Probability versus Odds

I keep referencing the odds and log-odds as ways to express probability, so it's worth the time to explain this concept by itself. In the future I can reference this post rather than re-explain the same idea every time.

Probabilities are numbers between zero and one [0,1]. This is sometimes also expressed as a percentage between 0% and 100%, but I percentages are sometimes used to represent proportions less-than zero or greater-than one, so I generally present probabilities as a number between zero and one to avoid that confusion (and it you ever teach intro-stats, it IS a confusion for some).

Odds are another way of expressing probability. For some event A that occurs with probability p, the "odds of A" are the ratio of (the probability of) A happening to A not-happening, so the odds of event A are p/(1-p). The odds transform a probability p between zero and one into a number that is between zero and positive infinity, and can represent any probabilities except for zero and one exactly. Fortunately, this isn't much of a limitation, because random events that never occur or always occur are not really random.

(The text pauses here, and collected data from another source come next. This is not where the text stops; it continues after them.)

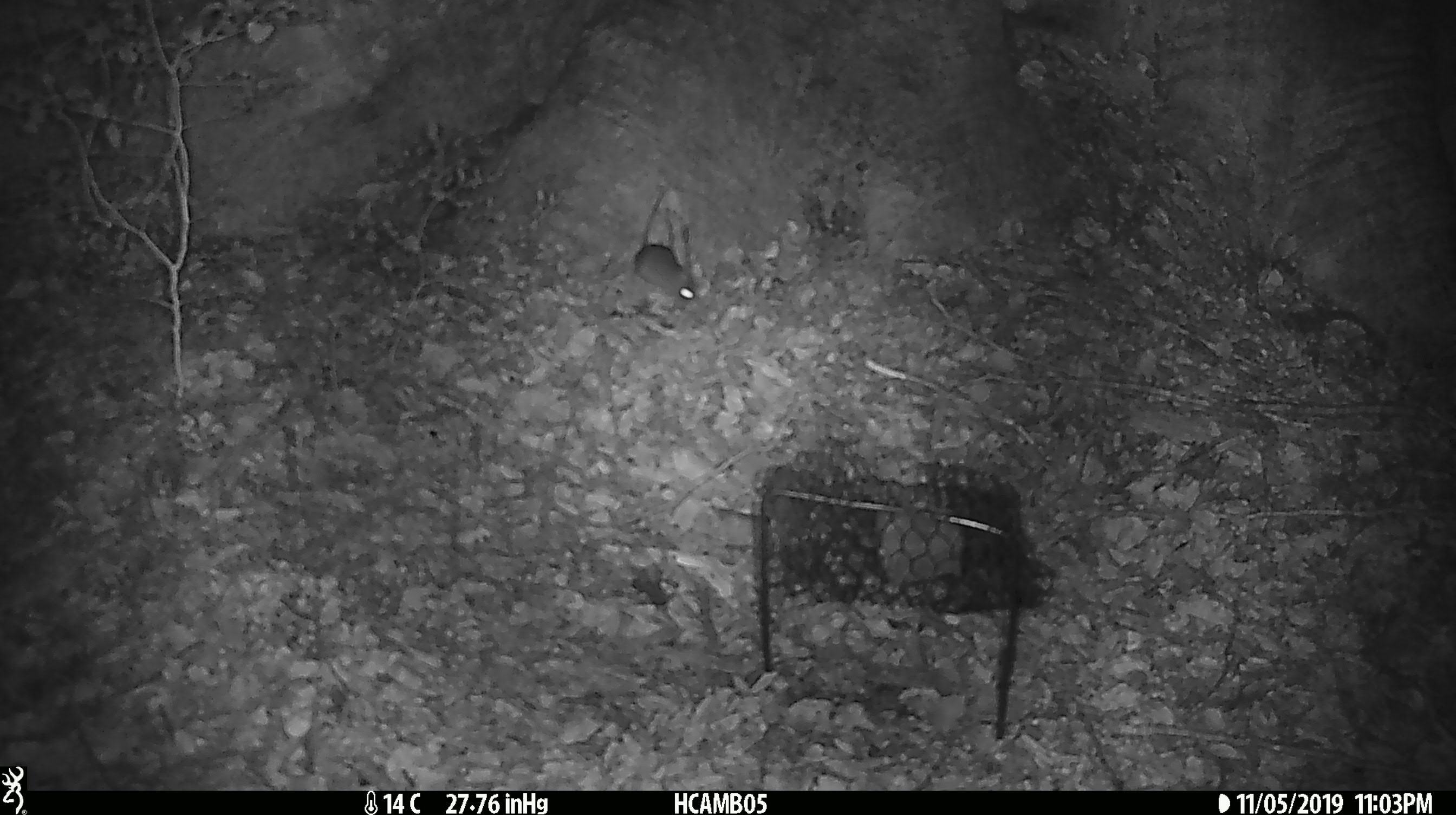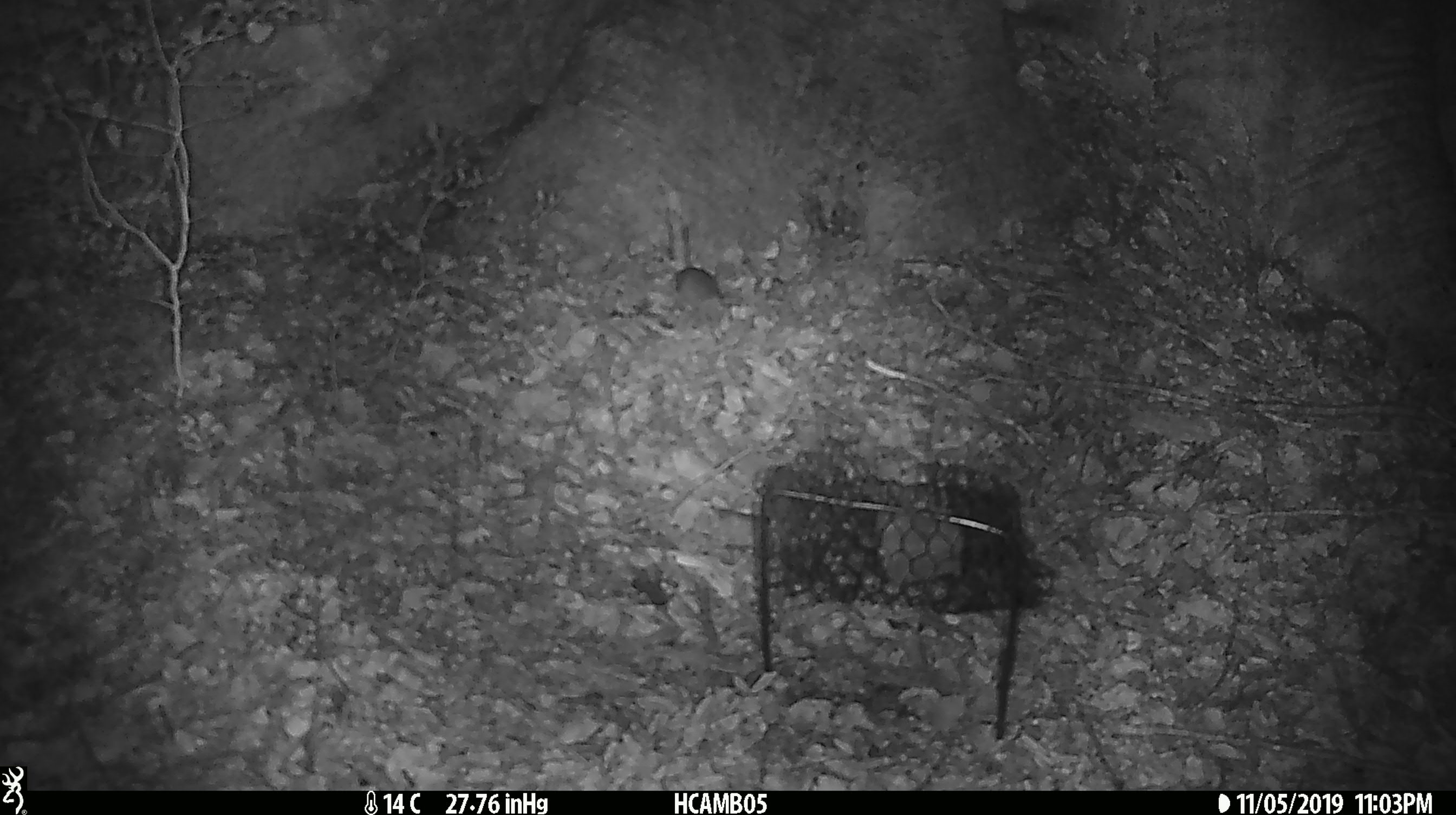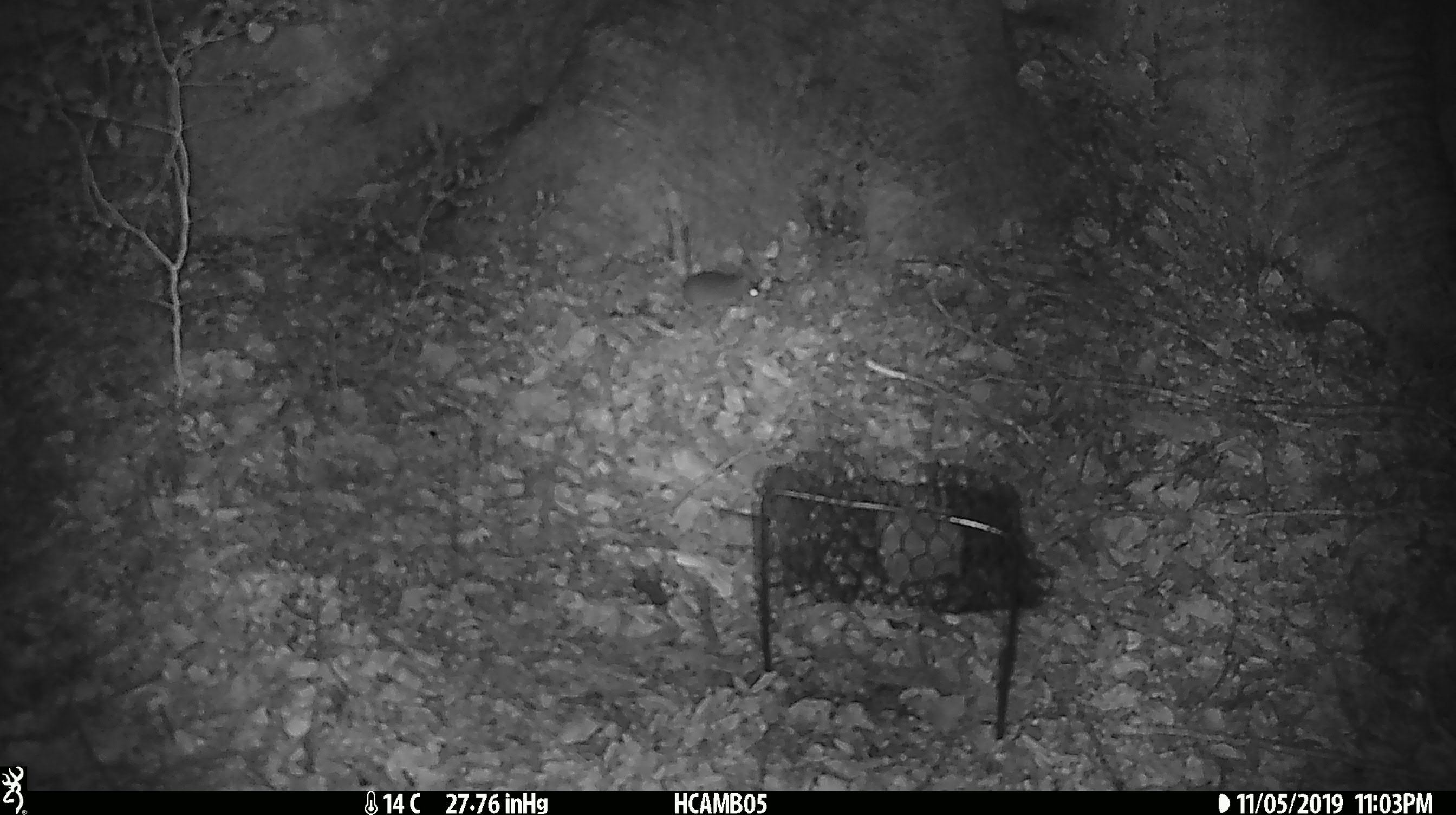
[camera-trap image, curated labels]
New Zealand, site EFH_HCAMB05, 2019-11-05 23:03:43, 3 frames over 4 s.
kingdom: Animalia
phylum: Chordata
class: Mammalia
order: Rodentia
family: Muridae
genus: Mus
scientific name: Mus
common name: mouse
Mouse (Mus).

The odds are also often expressed as the ratio of two whole numbers. For example: if the probability of event A is p=0.6, then the odds of A are 0.6/(1-0.6) = 0.6/0.4 = 1.5. In whole numbers, 1.5 is equal to 3/2, and the odds are expressed as "3-to-2" odds, or sometimes just "3:2 odds". It's OK to skip the whole number step and just express the odds as "1.5-to-1" or "1.5:1" or just plain old "1.5". (Some people just don't like fractions I guess.)

Odds ratios are the ratio of two odds (I bet you didn't need me to tell you that). These might also be important, but not for today. Maybe I will come back and fill this in later.

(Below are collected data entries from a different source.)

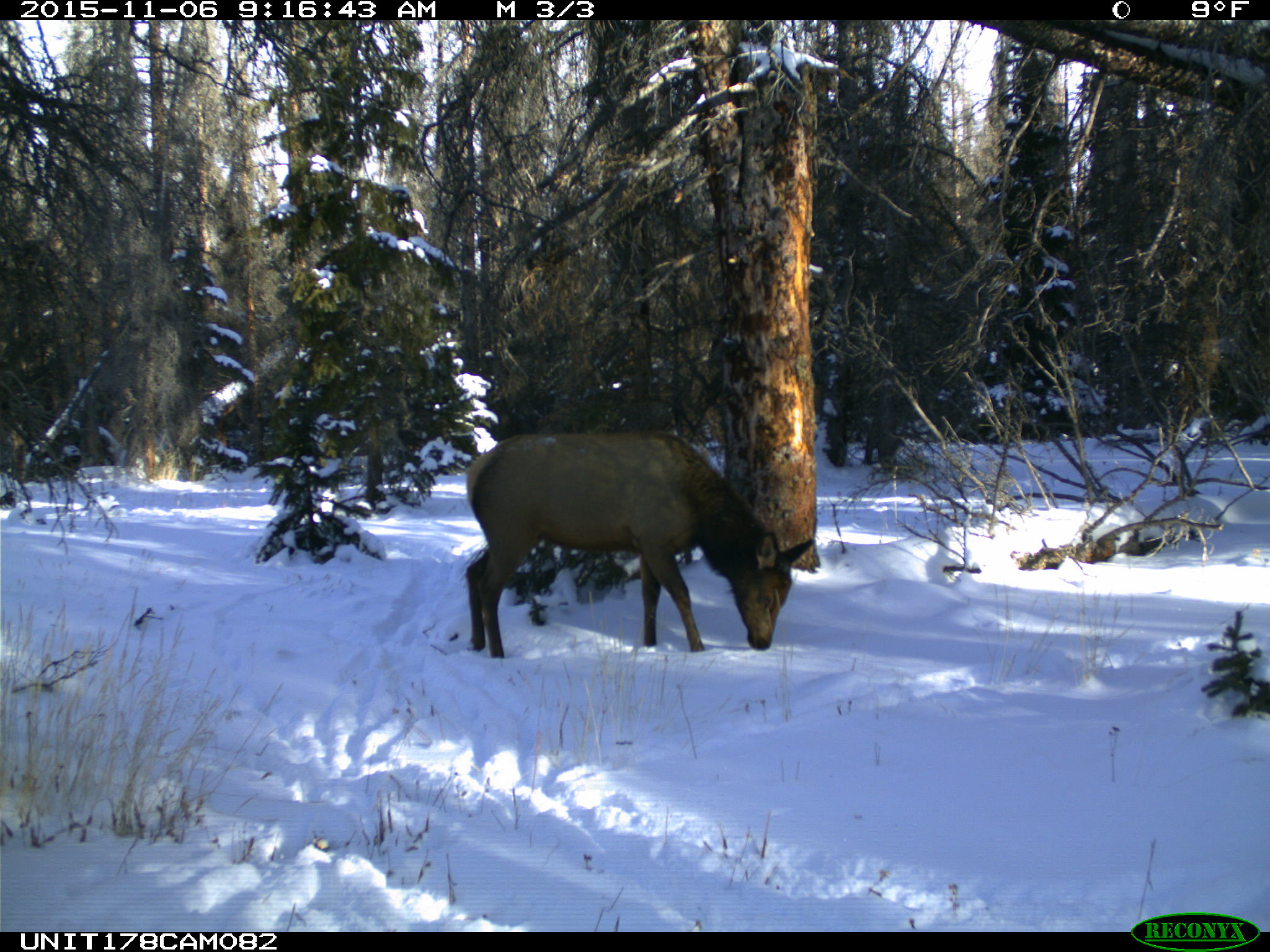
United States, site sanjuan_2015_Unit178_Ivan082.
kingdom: Animalia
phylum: Chordata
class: Mammalia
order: Artiodactyla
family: Cervidae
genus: Cervus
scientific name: Cervus elaphus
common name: red deer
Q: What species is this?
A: Cervus elaphus (red deer).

Statistics are what I do to fund my gaming habit. Totally unrelated, I just thought I would throw this in for fun. :-)

Now, statisticians like to do regression models, and that usually means fitting a line equation to data that may range between negative and positive infinity. Numbers that are probabilities or odds present a problem because they have limited ranges, and regression models fit so nicely.
Enter the logarithmic transform, that funny little button on your calculator that most everyone learned about in school and promptly forgot about because they never use it. Logarithms transform numbers between zero and positive infinity to numbers between negative and positive infinity. They have some other nice properties too, like changing equations that are a series of multiplications into a series of sums, that are often easier to deal with mathematically.

Taking the logarithm of the odds turns this number into something statisticians know well. This facilitates regression models predicting the probability of an event occurring in much the same way as we might create any other regression model. Usually we use the natural log (log base e) for this, but the base doesn't matter too much. There are other functions that can also be used for this purpose (i.e.: Probit), but that is a tale for another day.

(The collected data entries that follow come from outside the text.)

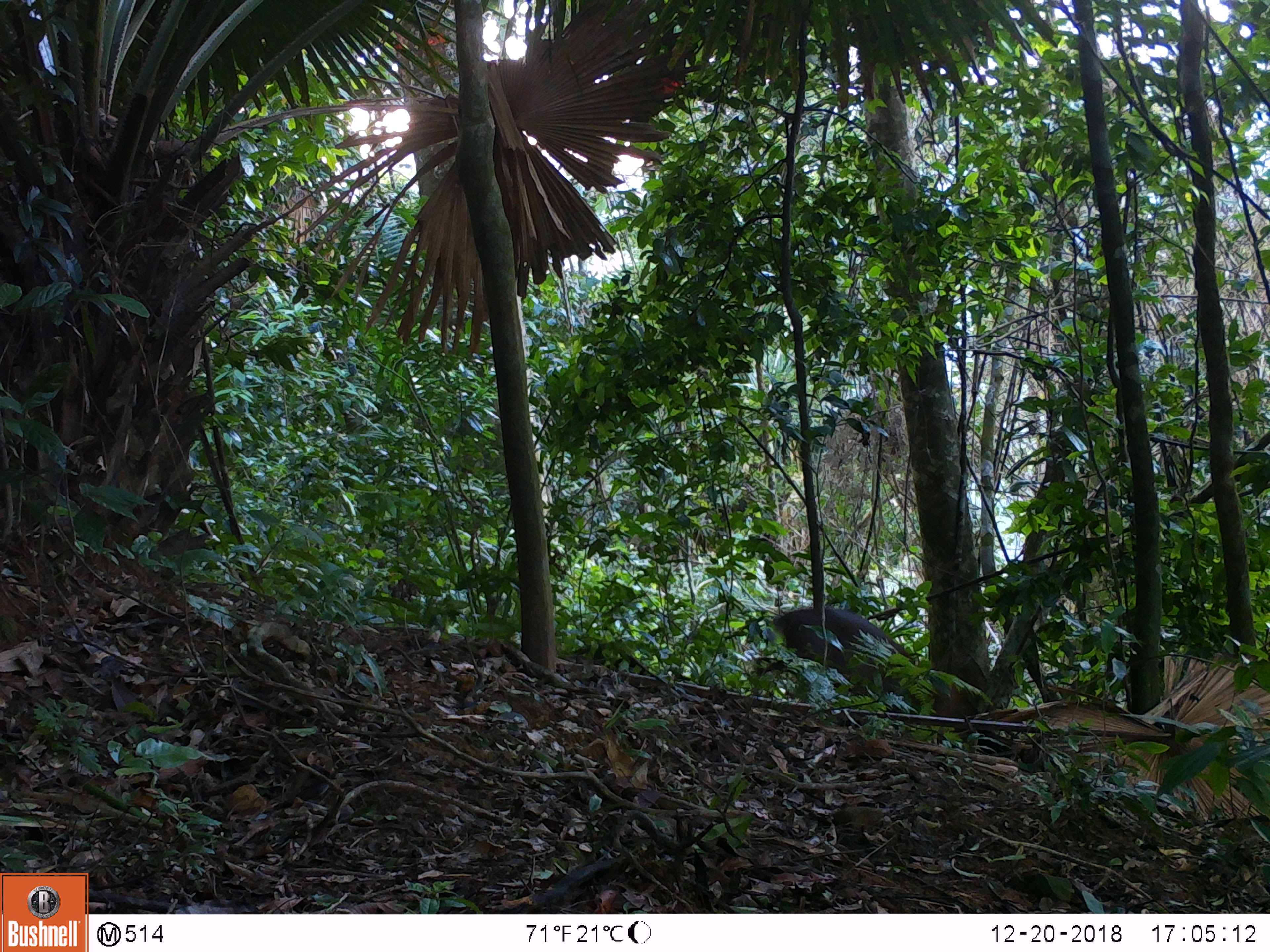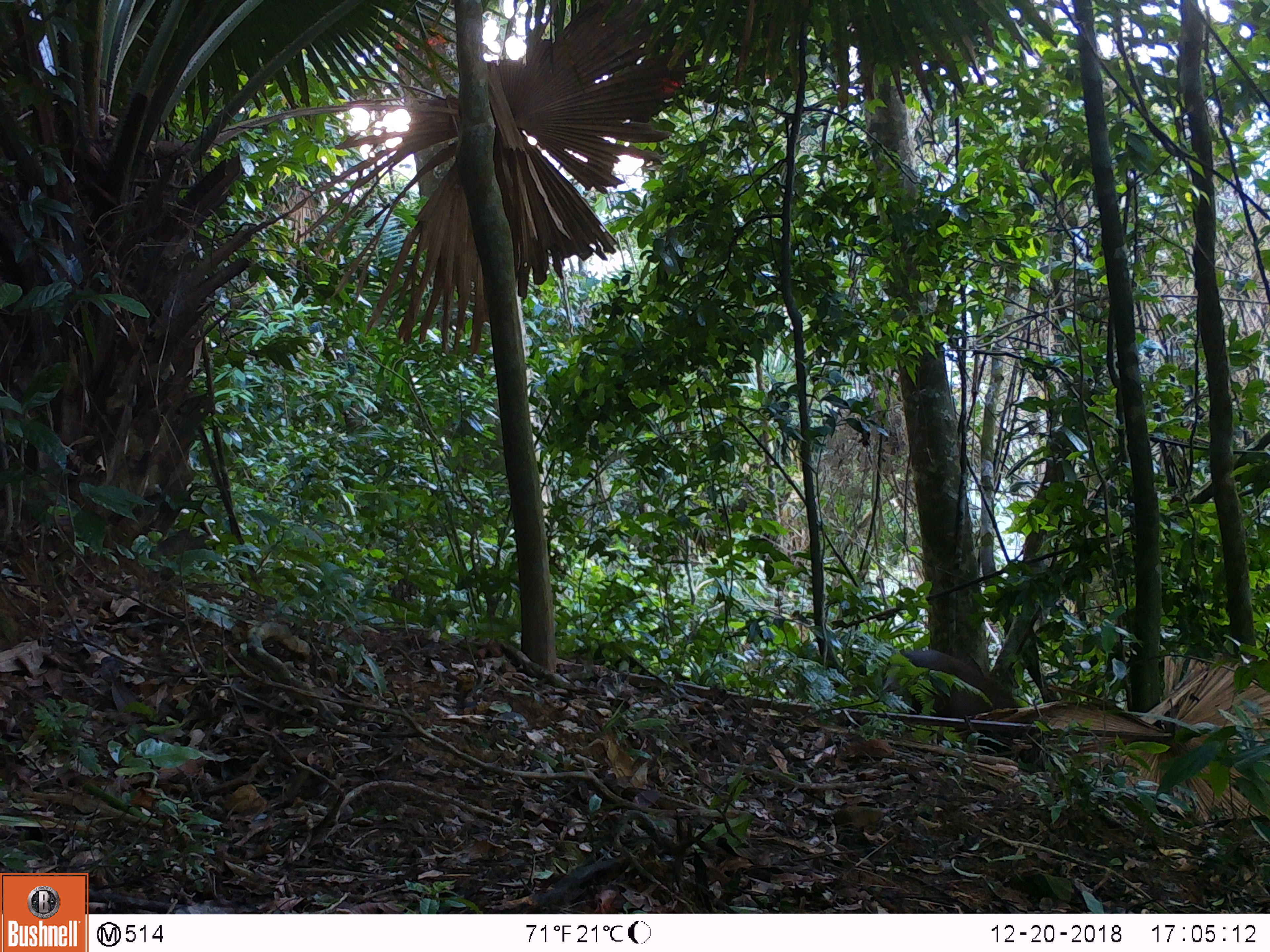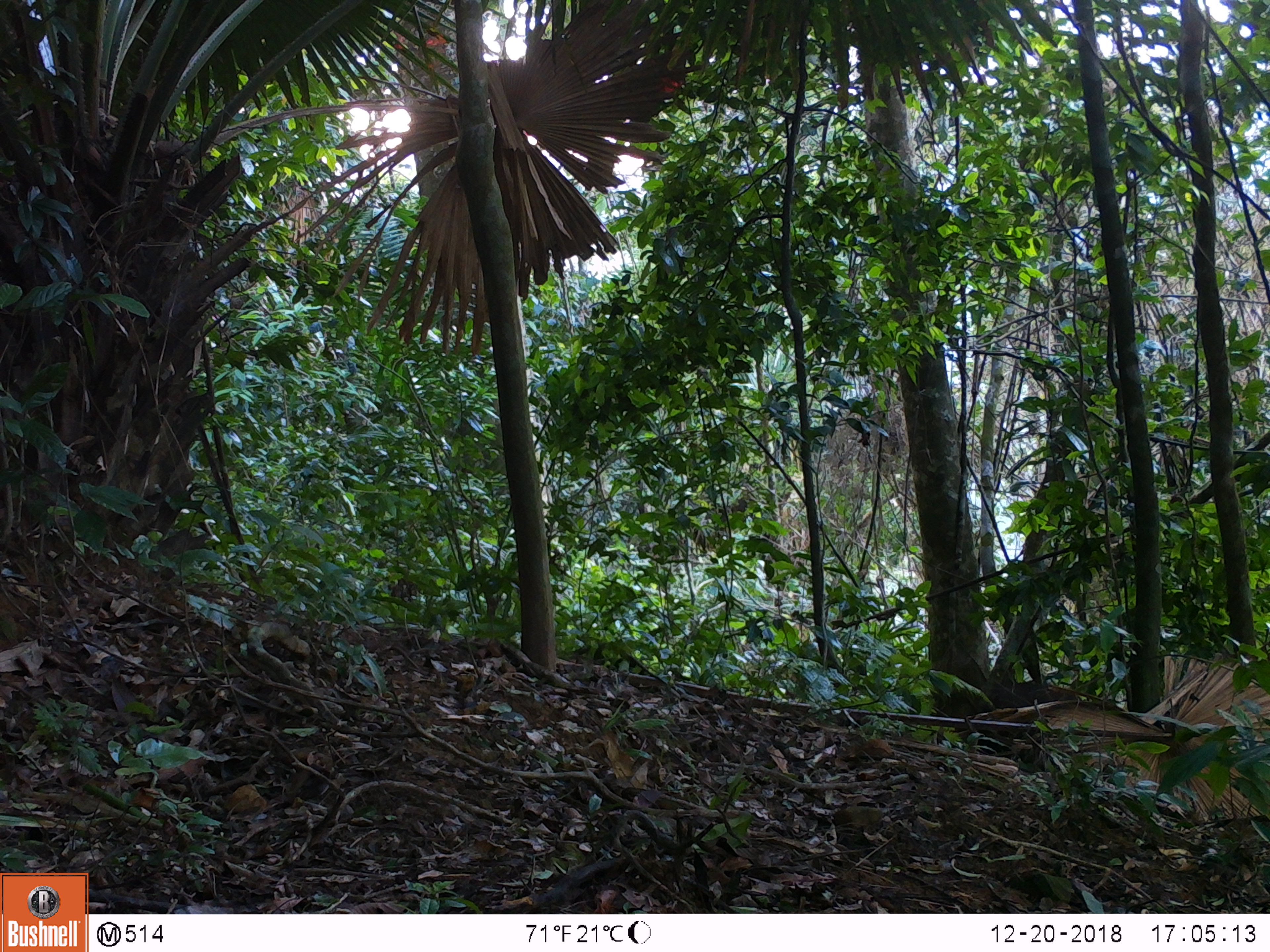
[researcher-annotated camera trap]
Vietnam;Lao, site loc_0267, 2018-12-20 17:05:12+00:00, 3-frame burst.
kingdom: Animalia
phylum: Chordata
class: Mammalia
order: Artiodactyla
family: Cervidae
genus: Muntiacus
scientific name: Muntiacus rooseveltorum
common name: roosevelt's muntjac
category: roosevelts muntjac group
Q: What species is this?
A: Roosevelts muntjac group (roosevelt's muntjac) (Muntiacus rooseveltorum).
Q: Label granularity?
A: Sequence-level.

Back to the example: We started with a probability of p=0.6, which gave an odds of 1.5. The log-odds are then log(1.5)=0.4055. The charts below show the relationships between probability, odds, and log-odds.


This chart isn't very useful, because on a linear (our usual) scale the odds are relatively "flat", and then the explode to infinity as the probability of success approaches one.



Here is the same chart with the Y-axis changed to a logarithmic scale. Here is it easy to see what the odds are doing on the low end of the scale, and the symmetry of the relationship is clear.


Now the log-odds. Surprise! (well, maybe not.) This chart is identical to the last. All I have done is to switch the Y-axis back to our familiar linear scale, and substitute the natural log of the odds in place of the odds. Six of one, or a half-dozen of the other.

It is interesting to note that for probabilities between 0.25 and 0.75, the log-odds are nearly a straight line on this graph. In this range you can use a simple no-calculator conversion as a pretty good approximation between the two: log-odds = 4*(p-0.25) - 1, and p = 0.25 + (log-odds + 1)/4.
GBR Giant Battling Robots Favicon

2 comments:

Paint it Pink said...

Lovely exposition of what can otherwise be a rather dry topic. So good in fact I saved the page off for later off-line reference. Thank you.

Dan Eastwood said...

Thank you. I try to keep this blog from turning into a statistics textbook, but when I'm talking about things that have mathematical definitions I need a bit of that. It seemed worth the effort to do this right.